▸ **Directions**
Extract the stretch of the records from the line containing "From what the" through the end of the records, and reproduce those lines verbatim.

== == ==

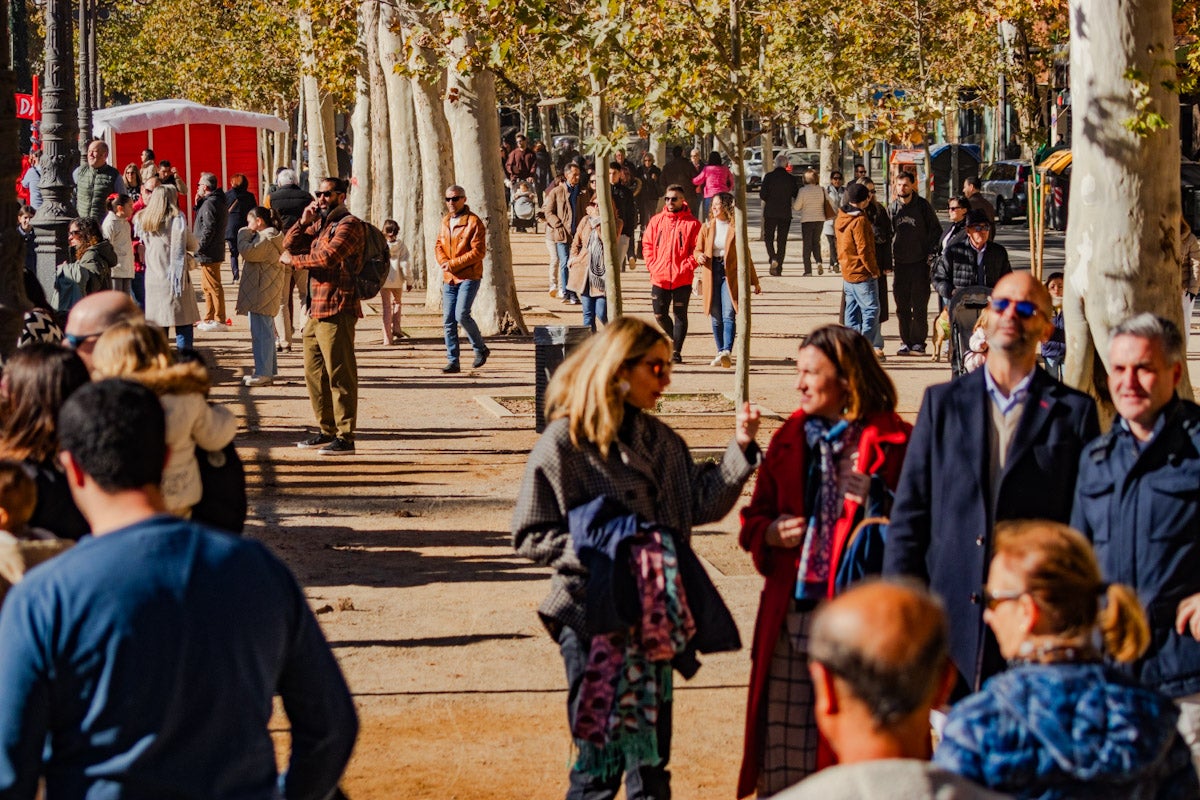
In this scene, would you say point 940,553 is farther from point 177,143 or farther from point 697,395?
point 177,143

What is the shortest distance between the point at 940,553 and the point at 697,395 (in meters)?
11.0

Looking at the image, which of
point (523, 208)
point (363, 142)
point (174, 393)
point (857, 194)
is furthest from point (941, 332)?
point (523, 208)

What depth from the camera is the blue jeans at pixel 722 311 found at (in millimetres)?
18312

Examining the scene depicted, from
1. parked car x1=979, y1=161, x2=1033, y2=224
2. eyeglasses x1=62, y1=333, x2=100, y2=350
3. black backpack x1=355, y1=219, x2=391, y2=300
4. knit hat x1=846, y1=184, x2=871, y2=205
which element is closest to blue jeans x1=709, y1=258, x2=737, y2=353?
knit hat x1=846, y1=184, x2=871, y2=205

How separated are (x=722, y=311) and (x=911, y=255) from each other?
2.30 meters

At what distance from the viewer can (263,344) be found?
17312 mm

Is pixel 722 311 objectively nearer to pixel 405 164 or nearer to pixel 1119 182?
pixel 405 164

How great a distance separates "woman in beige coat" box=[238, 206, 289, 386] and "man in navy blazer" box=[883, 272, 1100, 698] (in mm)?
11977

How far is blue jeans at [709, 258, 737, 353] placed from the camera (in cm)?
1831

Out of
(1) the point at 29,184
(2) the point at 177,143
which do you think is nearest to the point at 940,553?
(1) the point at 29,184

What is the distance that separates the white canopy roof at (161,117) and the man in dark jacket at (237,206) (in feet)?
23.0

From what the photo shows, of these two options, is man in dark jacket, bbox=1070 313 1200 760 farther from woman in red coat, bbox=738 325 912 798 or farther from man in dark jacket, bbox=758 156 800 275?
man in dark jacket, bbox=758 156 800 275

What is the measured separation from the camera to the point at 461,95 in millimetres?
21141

== == ==

▸ **Task solution**
From what the photo shows, of these two options, is man in dark jacket, bbox=1070 313 1200 760 farther from woman in red coat, bbox=738 325 912 798 or farther from man in dark jacket, bbox=758 156 800 275?
man in dark jacket, bbox=758 156 800 275

What is the measured separation from the camera to the point at 461,95 in millimetres?
21141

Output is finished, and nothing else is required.